▶ [SHORT TASK]:
Below is a set of records; restate each one word for word.

▶ [INPUT MATERIAL]:
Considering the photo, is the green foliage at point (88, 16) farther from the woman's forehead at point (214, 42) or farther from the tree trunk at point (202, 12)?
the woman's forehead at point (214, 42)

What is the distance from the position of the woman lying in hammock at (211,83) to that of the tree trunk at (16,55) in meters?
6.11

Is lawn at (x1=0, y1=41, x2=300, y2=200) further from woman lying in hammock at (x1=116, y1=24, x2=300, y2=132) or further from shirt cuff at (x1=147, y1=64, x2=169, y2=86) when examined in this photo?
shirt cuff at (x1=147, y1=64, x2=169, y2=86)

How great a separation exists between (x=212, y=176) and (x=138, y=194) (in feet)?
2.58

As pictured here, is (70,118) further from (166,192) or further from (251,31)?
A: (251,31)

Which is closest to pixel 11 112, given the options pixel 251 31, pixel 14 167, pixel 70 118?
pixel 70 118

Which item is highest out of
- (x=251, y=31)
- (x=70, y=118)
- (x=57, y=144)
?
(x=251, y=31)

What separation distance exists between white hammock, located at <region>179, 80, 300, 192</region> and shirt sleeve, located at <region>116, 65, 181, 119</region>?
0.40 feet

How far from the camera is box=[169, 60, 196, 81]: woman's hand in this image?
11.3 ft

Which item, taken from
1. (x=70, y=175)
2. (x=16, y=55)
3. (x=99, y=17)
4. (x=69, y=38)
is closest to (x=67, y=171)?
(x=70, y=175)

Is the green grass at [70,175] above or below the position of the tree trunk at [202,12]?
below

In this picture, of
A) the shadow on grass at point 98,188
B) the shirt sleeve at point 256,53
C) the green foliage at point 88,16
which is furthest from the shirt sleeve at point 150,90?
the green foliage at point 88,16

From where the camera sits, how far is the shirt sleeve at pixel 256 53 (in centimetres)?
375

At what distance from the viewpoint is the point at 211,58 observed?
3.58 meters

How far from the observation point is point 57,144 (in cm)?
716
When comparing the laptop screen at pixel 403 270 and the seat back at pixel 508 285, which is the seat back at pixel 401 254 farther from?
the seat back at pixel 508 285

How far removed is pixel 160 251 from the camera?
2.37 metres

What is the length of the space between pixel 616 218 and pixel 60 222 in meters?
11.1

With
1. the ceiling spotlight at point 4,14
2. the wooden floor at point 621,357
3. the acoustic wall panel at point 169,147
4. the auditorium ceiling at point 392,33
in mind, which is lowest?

▶ [PROBLEM SOLUTION]:
Considering the photo, is the green foliage at point (88, 16) farther from the woman's forehead at point (214, 42) or farther from the tree trunk at point (202, 12)?
the woman's forehead at point (214, 42)

What is the distance from the position of the woman lying in hammock at (211,83) to that of the tree trunk at (16,55) in meters?
6.11

Is lawn at (x1=0, y1=41, x2=300, y2=200) further from woman lying in hammock at (x1=116, y1=24, x2=300, y2=132) or further from shirt cuff at (x1=147, y1=64, x2=169, y2=86) when examined in this photo?
shirt cuff at (x1=147, y1=64, x2=169, y2=86)

How great a separation exists between (x=212, y=176) and (x=138, y=194) (in feet)?
2.58

As pictured here, is (70,118) further from (166,192) or further from (251,31)?
A: (251,31)

Which is closest to pixel 11 112, given the options pixel 251 31, pixel 14 167, pixel 70 118?
pixel 70 118

Which item is highest out of
- (x=251, y=31)
- (x=70, y=118)
- (x=57, y=144)
?
(x=251, y=31)

What separation distance exists between white hammock, located at <region>179, 80, 300, 192</region> and shirt sleeve, located at <region>116, 65, 181, 119</region>?
0.40 feet

How far from the camera is box=[169, 60, 196, 81]: woman's hand in this image?
11.3 ft

Which item, taken from
1. (x=70, y=175)
2. (x=16, y=55)
3. (x=99, y=17)
4. (x=69, y=38)
is closest to (x=67, y=171)?
(x=70, y=175)

Is the green grass at [70,175] above or below the position of the tree trunk at [202,12]?
below

In this picture, of
A) the shadow on grass at point 98,188
B) the shirt sleeve at point 256,53
C) the green foliage at point 88,16
which is furthest from the shirt sleeve at point 150,90?
the green foliage at point 88,16

From where the camera sits, how far is the shirt sleeve at pixel 256 53 (in centimetres)?
375

At what distance from the viewpoint is the point at 211,58 observed?
3.58 meters

How far from the observation point is point 57,144 (in cm)?
716
When comparing the laptop screen at pixel 403 270 and the seat back at pixel 508 285, which is the seat back at pixel 401 254 farther from?
the seat back at pixel 508 285

How far removed is pixel 160 251 from the camera?
2.37 metres

What is the length of the space between pixel 616 218 and pixel 60 222 in meters?
11.1

With
1. the ceiling spotlight at point 4,14
2. the wooden floor at point 621,357
3. the acoustic wall panel at point 169,147
4. the auditorium ceiling at point 392,33
in mind, which is lowest?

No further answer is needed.